= Brief =
For this exercise, please transcribe exactly and only the lines from the one containing "If you're blessed" through the end of the material, both ends included, without pictures.

START Data records

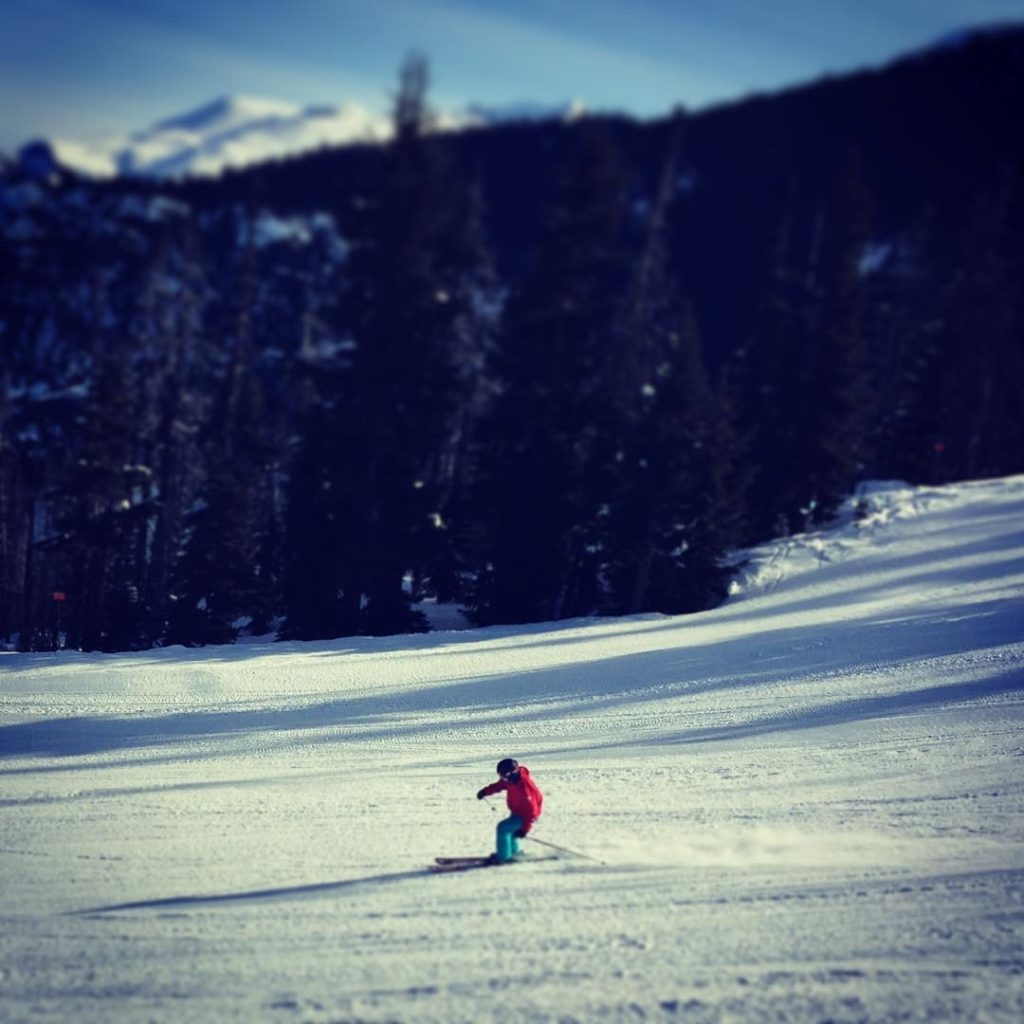 Lee skiing down Blackcomb side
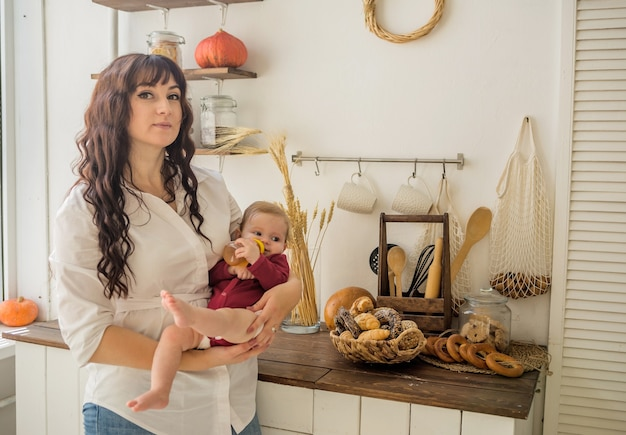 Uma mãe segura uma menina nos braços com uma garrafa de suco na cozinha e olha para a câmera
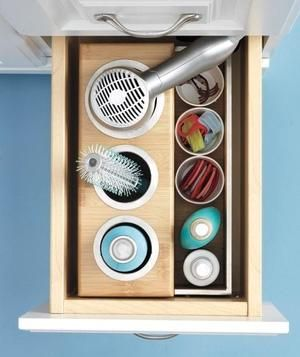 If you're blessed with deep drawers, treat one to a bamboo caddy, with slots for brushes, flatirons, and more.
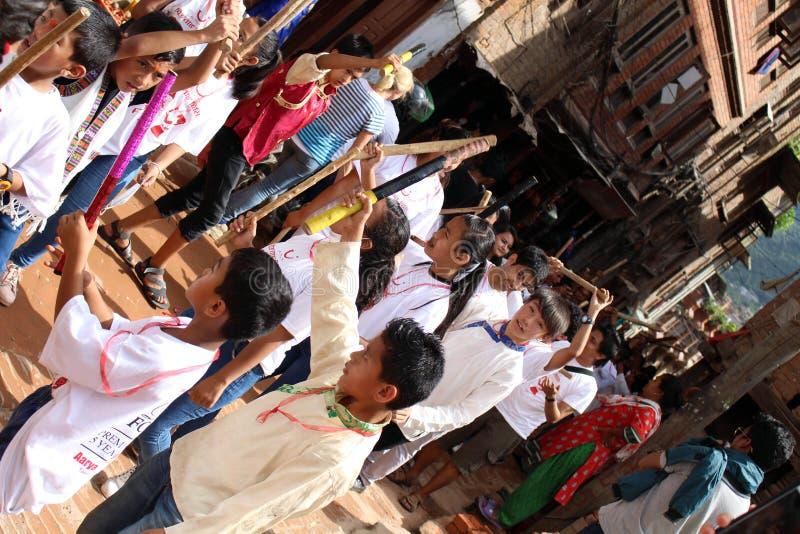 Gli adolescenti nepalesi locali stanno avendo un festival con i bastoni di legno immagine stock libera da diritti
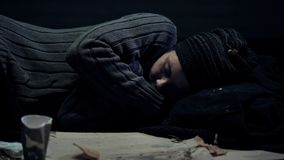Homeless person sleeping on street, shelter for poor people, city panhandling. Stock photo stock photography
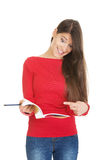 Shocked student woman with her note. Stock Photo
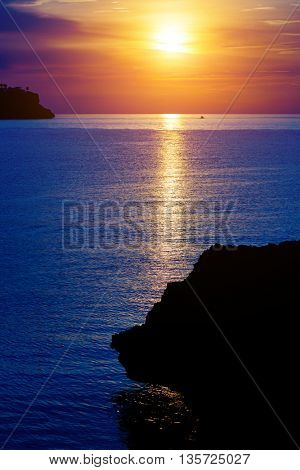 Sunset on the sea among the stone cliffs and islands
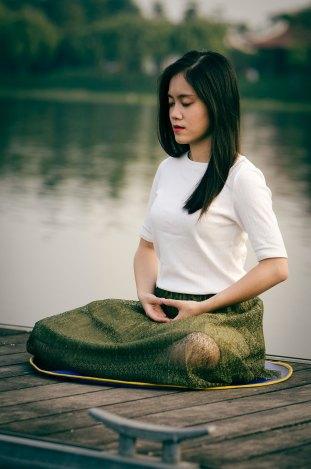 meditations for artist post, image of meditator on lake shore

END Data records

= Written answer =
 If you're blessed with deep drawers, treat one to a bamboo caddy, with slots for brushes, flatirons, and more.
 Gli adolescenti nepalesi locali stanno avendo un festival con i bastoni di legno immagine stock libera da diritti
Homeless person sleeping on street, shelter for poor people, city panhandling. Stock photo stock photography
 Shocked student woman with her note. Stock Photo
 Sunset on the sea among the stone cliffs and islands
 meditations for artist post, image of meditator on lake shore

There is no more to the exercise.